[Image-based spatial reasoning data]

§ §

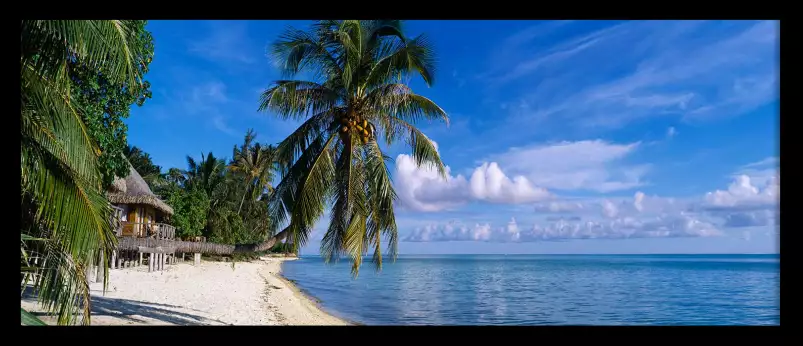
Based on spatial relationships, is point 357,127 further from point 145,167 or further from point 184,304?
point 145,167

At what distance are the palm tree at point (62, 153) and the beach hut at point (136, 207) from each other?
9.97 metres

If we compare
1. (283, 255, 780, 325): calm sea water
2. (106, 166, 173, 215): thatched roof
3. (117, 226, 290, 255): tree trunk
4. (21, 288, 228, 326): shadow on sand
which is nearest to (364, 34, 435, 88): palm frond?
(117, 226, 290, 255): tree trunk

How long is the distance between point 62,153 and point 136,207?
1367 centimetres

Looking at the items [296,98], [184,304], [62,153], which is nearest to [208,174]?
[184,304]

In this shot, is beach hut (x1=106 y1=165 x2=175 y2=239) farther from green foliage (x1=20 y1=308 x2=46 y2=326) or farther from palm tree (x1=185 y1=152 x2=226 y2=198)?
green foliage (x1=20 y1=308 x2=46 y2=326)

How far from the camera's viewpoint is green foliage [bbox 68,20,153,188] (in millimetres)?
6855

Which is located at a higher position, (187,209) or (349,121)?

§ §

- _STATED EXERCISE_: Change "beach hut" to "wooden cabin" everywhere in these lines, keeping everything else the same, and give the lines again without the pictures.

- _RESPONSE FOR THIS EXERCISE_:
Based on spatial relationships, is point 357,127 further from point 145,167 or further from point 184,304?
point 145,167

At what distance are the palm tree at point (62, 153) and the wooden cabin at point (136, 207) from each other?
9.97 metres

If we compare
1. (283, 255, 780, 325): calm sea water
2. (106, 166, 173, 215): thatched roof
3. (117, 226, 290, 255): tree trunk
4. (21, 288, 228, 326): shadow on sand
which is nearest to (364, 34, 435, 88): palm frond?
(117, 226, 290, 255): tree trunk

How long is the distance between point 62,153 and point 136,207?
1367 centimetres

Looking at the items [296,98], [184,304], [62,153], which is nearest to [208,174]?
[184,304]

In this shot, is wooden cabin (x1=106 y1=165 x2=175 y2=239) farther from green foliage (x1=20 y1=308 x2=46 y2=326) or farther from palm tree (x1=185 y1=152 x2=226 y2=198)?
green foliage (x1=20 y1=308 x2=46 y2=326)

How far from the camera's viewpoint is green foliage [bbox 68,20,153,188] (in millimetres)?
6855

Which is located at a higher position, (187,209) or (349,121)?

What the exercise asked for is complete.